= What this task involves =
Wherever "iframe" appears in a line of the listing, that line should be returned.
──────────
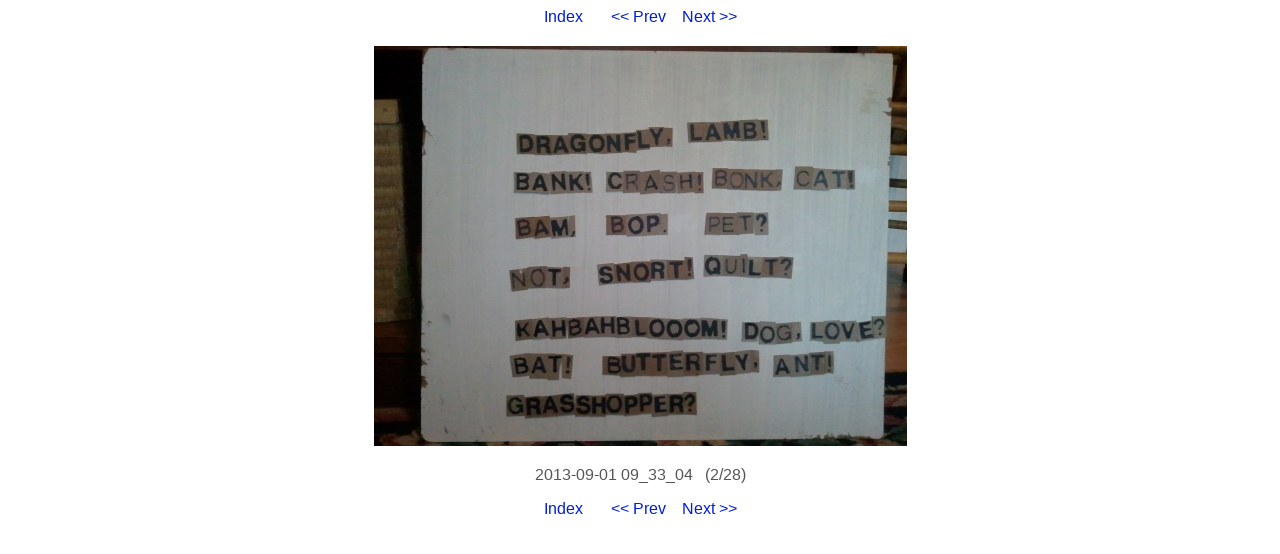

--- FILE ---
content_type: text/html
request_url: https://photos.citadel.org/2013end/2.html
body_size: 922
content:
<!DOCTYPE HTML PUBLIC "-//W3C//DTD HTML 4.01 Transitional//EN">

<HTML>
  <HEAD>
    <META http-equiv="Content-Type" content="text/html; charset=ISO-8859-1">
    <META name="generator" content="igal 1.4 freshmeat.net/projects/igal">
    <TITLE>2013-09-01 09_33_04</TITLE>
    <LINK rel="stylesheet" type="text/css" href="igal2.css">
    <LINK rel="contents" href="index.html">
    <LINK rel="next" href="3.html" title="20130325_202013">
    <LINK rel="previous" href="1.html" title="20121014_143228">
    <SCRIPT type="text/javascript" language="javascript" defer>
       <!--
       if (document.images)    {
          Image1          = new Image();
          Image1.src      = ".slide_20130325_202013.jpg";
       }       //-->   
    </SCRIPT>
  </HEAD>

  <BODY>
    <!-- Please note that the comments in ALL CAPS are the places where igal
         inserts the appropriate file names.  You may move them around (or
         remove them) to customize your slides at will.  To see how this
         works just compare the template file with a generated slide. -->

    <P class="center">
      <A href="index.html">Index</A> &nbsp; &nbsp; &nbsp;
      <A href="1.html" title="20121014_143228">&lt;&lt; Prev</A>&nbsp; &nbsp;
      <A href="3.html" title="20130325_202013">Next &gt;&gt;</A>
    </P>

    <DIV class="center">
      <TABLE bgcolor="#ffffff" cellspacing=0 cellpadding=4>
        <TR>
          <TD class="slide">
            <A href="2013%2D09%2D01%2009_33_04.jpg"><IMG src=".slide_2013%2D09%2D01%2009_33_04.jpg" width=533 height=400 alt="2013-09-01 09_33_04" title="click to see full-size" border=0 height="480"></a>
          </TD>
        </TR>
      </TABLE>

      <P class="center">2013-09-01 09_33_04&nbsp;&nbsp;&nbsp;(2/28)</P>
    </DIV>

    <P class="center">
      <A href="index.html">Index</A> &nbsp; &nbsp; &nbsp;
      <A href="1.html" title="20121014_143228">&lt;&lt; Prev</A>&nbsp; &nbsp;
      <A href="3.html" title="20130325_202013">Next &gt;&gt;</A>
    </P>

  </BODY>
</HTML>
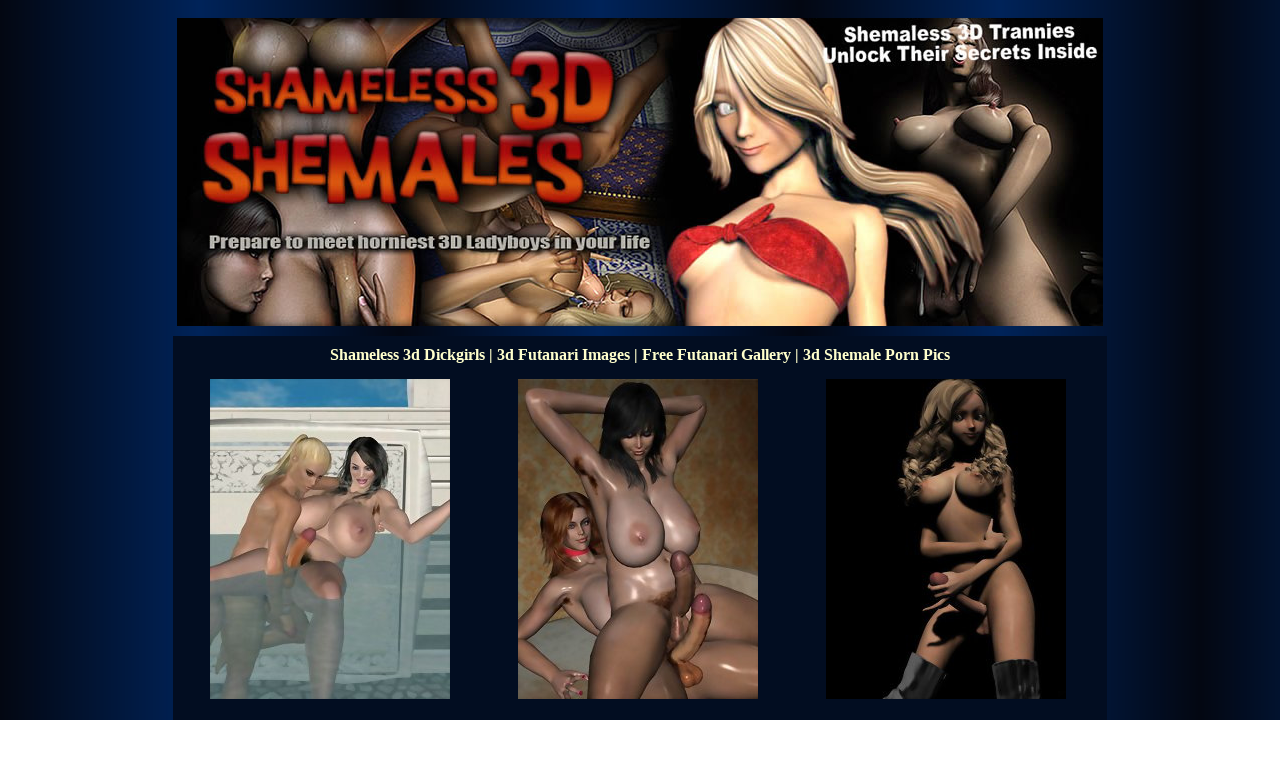

--- FILE ---
content_type: text/html
request_url: http://www.futanaridick.com/gal/shemales-3d-7/
body_size: 5646
content:
<!DOCTYPE HTML PUBLIC "-//W3C//DTD HTML 4.01 Transitional//EN"
"http://www.w3.org/TR/html4/loose.dtd">
<html>
<head>
<title>Shameless 3d Futanari Babes</title>
<meta name="title" content="Shameless 3d Futanari Babes">
<meta name="Description" content="New 3d shemale porn gallery with shameless dickgirls">
<meta name="keywords" content="3d shemale, 3d futanari, futanari babes, shameless dickgirls">
<meta http-equiv="Content-Type" content="text/html; charset=iso-8859-1">
<meta name="robots" content="index,follow">
<style type="text/css">
<!--
body {
	background-image: url(/web/bg.png);
}
a:link {
	color: #FFFFCC;
}
a:visited {
	color: #FFFFCC;
}
a:hover {
	color: #FFFFFF;
}
a:active {
	color: #FFFFCC;
}
.s1 {
	font-size: 24px;
	font-weight: bold;
	color: #FFFFCC;
	text-decoration: underline;
	font-family: Georgia, "Times New Roman", Times, serif;
}
.s2 {
	font-size: 16px;
	font-weight: bold;
	color: #FFFFCC;
	font-family: Georgia, "Times New Roman", Times, serif;
	border: 0px none #FFFFCC;
}
.s3 {
	font-family: "Times New Roman", Times, serif;
	color: #FFFFCC;
	text-decoration: underline;
	font-size: 12;
	font-weight: bold;
}
-->
</style></head>

<body>
<table width="926" border="0" align="center" cellpadding="0" cellspacing="10">
  <tr>
    <td><div align="center"><img src="/cj_web/gal_head_S_3D_S.jpg" alt="Shameless 3d Futanari Babes" width="926" height="308" border="0"></div></td>
  </tr>
</table>
<table width="934" border="0" align="center" cellpadding="0" cellspacing="10" bgcolor="#020D21">
  <tr>
    <td><div align="center" class="s2">Shameless 3d Dickgirls | 3d Futanari Images | Free Futanari Gallery | 3d Shemale Porn Pics</div></td>
  </tr>
</table>
<table width="926" border="0" align="center" cellpadding="0" cellspacing="5" bgcolor="#020D21">
  <tr>
    <td><div align="center"><a href="shemales_3d_7_01.jpg"><img src="tn_shemales_3d_7_01.jpg" width="240" height="320" border="0"></a></div></td>
    <td><div align="center"><a href="shemales_3d_7_02.jpg"><img src="tn_shemales_3d_7_02.jpg" width="240" height="320" border="0"></a></div></td>
    <td><div align="center"><a href="shemales_3d_7_03.jpg"><img src="tn_shemales_3d_7_03.jpg" width="240" height="320" border="0"></a></div></td>
  </tr>
  <tr>
    <td colspan="4"><div align="center"><a rel="nofollow" href="http://www.adult-empire.com/rs.php?site_id=7361&wm_id=4192" target="_blank"><img src="/cj_web/get.gif" alt="Free 3d shemale samples" width="856" height="77" border="0"></a></div></td>
  </tr>
   <tr>
    <td colspan="4"><div align="center">
      <iframe allowtransparency="1" frameborder="0" height="272" id="plwpr1835251485e6a2812c2.37938609" scrolling="no" src="http://widget.plugrush.com/futanaridick.com/2hsr" width="924"></iframe>
	  </div></td>
  </tr>
</table>
<table width="934" border="0" align="center" cellpadding="0" cellspacing="0" bgcolor="#020D21">
  <tr>
    <td><div align="center"><!-- BEGIN ExoClick.com Ad Code -->
<script type="text/javascript" src="http://syndication.exoclick.com/ads.php?type=300x250&login=logist&cat=142&search=&ad_title_color=0000cc&bgcolor=FFFFFF&border=0&border_color=000000&font=&block_keywords=&ad_text_color=000000&ad_durl_color=008000&adult=0&sub=&text_only=0&show_thumb=&idzone=516247&idsite=193233"></script>
<noscript>Your browser does not support JavaScript. Update it for a better user experience.</noscript>
<!-- END ExoClick.com Ad Code -->
</div></td>
    <td><div align="center"><!-- BEGIN ExoClick.com Ad Code -->
<script type="text/javascript" src="http://syndication.exoclick.com/ads.php?type=300x250&login=logist&cat=142&search=&ad_title_color=0000cc&bgcolor=FFFFFF&border=0&border_color=000000&font=&block_keywords=&ad_text_color=000000&ad_durl_color=008000&adult=0&sub=&text_only=0&show_thumb=&idzone=516249&idsite=193233"></script>
<noscript>Your browser does not support JavaScript. Update it for a better user experience.</noscript>
<!-- END ExoClick.com Ad Code -->
</div></td>
    <td><div align="center"><!-- BEGIN ExoClick.com Ad Code -->
<script type="text/javascript" src="http://syndication.exoclick.com/ads.php?type=300x250&login=logist&cat=142&search=&ad_title_color=0000cc&bgcolor=FFFFFF&border=0&border_color=000000&font=&block_keywords=&ad_text_color=000000&ad_durl_color=008000&adult=0&sub=&text_only=0&show_thumb=&idzone=516251&idsite=193233"></script>
<noscript>Your browser does not support JavaScript. Update it for a better user experience.</noscript>
<!-- END ExoClick.com Ad Code -->
</div></td>
  </tr>
</table>
<table width="400" height="25" border="0" align="center" cellpadding="0" cellspacing="15" bgcolor="#020D21" class="s3">
  <tr>
    <td><div align="center" class="s2"><a href="http://www.futanaridick.com/pics.shtml">3D FUTANARI GALLERIES!</a> </div></td>
  </tr>
</table>
<p>&nbsp;</p>
<table width="926" border="0" align="center" cellpadding="0" cellspacing="0" class="s3">
  <tr>
    <td><div align="center">All XXX models are over 18 years.<br> 18 U.S.C. 2257 Record-Keeping Requirements Compliance Statement</a></div></td>
  </tr>
</table>
<table width="926" border="0" align="center" cellpadding="0" cellspacing="5" class="s2">
  <tr>
    <td><div align="center" class="s3"><span class="s3">&copy; Copyright 2013 futanaridick.com</span></div></td>
  </tr>
</table>
<!-- BEGIN EroAdvertising ADSPACE CODE -->
<script type="text/javascript" language="javascript" charset="utf-8" src="http://adspaces.ero-advertising.com/adspace/236927.js"></script>
<!-- END EroAdvertising ADSPACE CODE -->
</body>
</html>

--- FILE ---
content_type: application/javascript
request_url: http://syndication.exoclick.com/ads.php?type=300x250&login=logist&cat=142&search=&ad_title_color=0000cc&bgcolor=FFFFFF&border=0&border_color=000000&font=&block_keywords=&ad_text_color=000000&ad_durl_color=008000&adult=0&sub=&text_only=0&show_thumb=&idzone=516247&idsite=193233
body_size: 434
content:
if(top===self) var p = document.URL; else var p = document.referrer;var dt = new Date().getTime();
document.write('<div style="width: 300px; height: 250px; text-align: left;"><iframe style="border: 0px solid #000000;" frameborder="0" scrolling="no" width="300" height="250" src="http://syndication.exoclick.com/ads-iframe-display.php?type=300x250&login=logist&cat=142&search=&ad_title_color=0000cc&bgcolor=FFFFFF&border=0&border_color=000000&font=&block_keywords=&ad_text_color=000000&ad_durl_color=008000&adult=0&sub=&text_only=0&show_thumb=&idzone=516247&idsite=193233&p=' + escape(p) + '&dt=' + dt + '"></iframe>');
document.write('</div>');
──────────
= Output =
      <iframe allowtransparency="1" frameborder="0" height="272" id="plwpr1835251485e6a2812c2.37938609" scrolling="no" src="http://widget.plugrush.com/futanaridick.com/2hsr" width="924"></iframe>
document.write('<div style="width: 300px; height: 250px; text-align: left;"><iframe style="border: 0px solid #000000;" frameborder="0" scrolling="no" width="300" height="250" src="http://syndication.exoclick.com/ads-iframe-display.php?type=300x250&login=logist&cat=142&search=&ad_title_color=0000cc&bgcolor=FFFFFF&border=0&border_color=000000&font=&block_keywords=&ad_text_color=000000&ad_durl_color=008000&adult=0&sub=&text_only=0&show_thumb=&idzone=516247&idsite=193233&p=' + escape(p) + '&dt=' + dt + '"></iframe>');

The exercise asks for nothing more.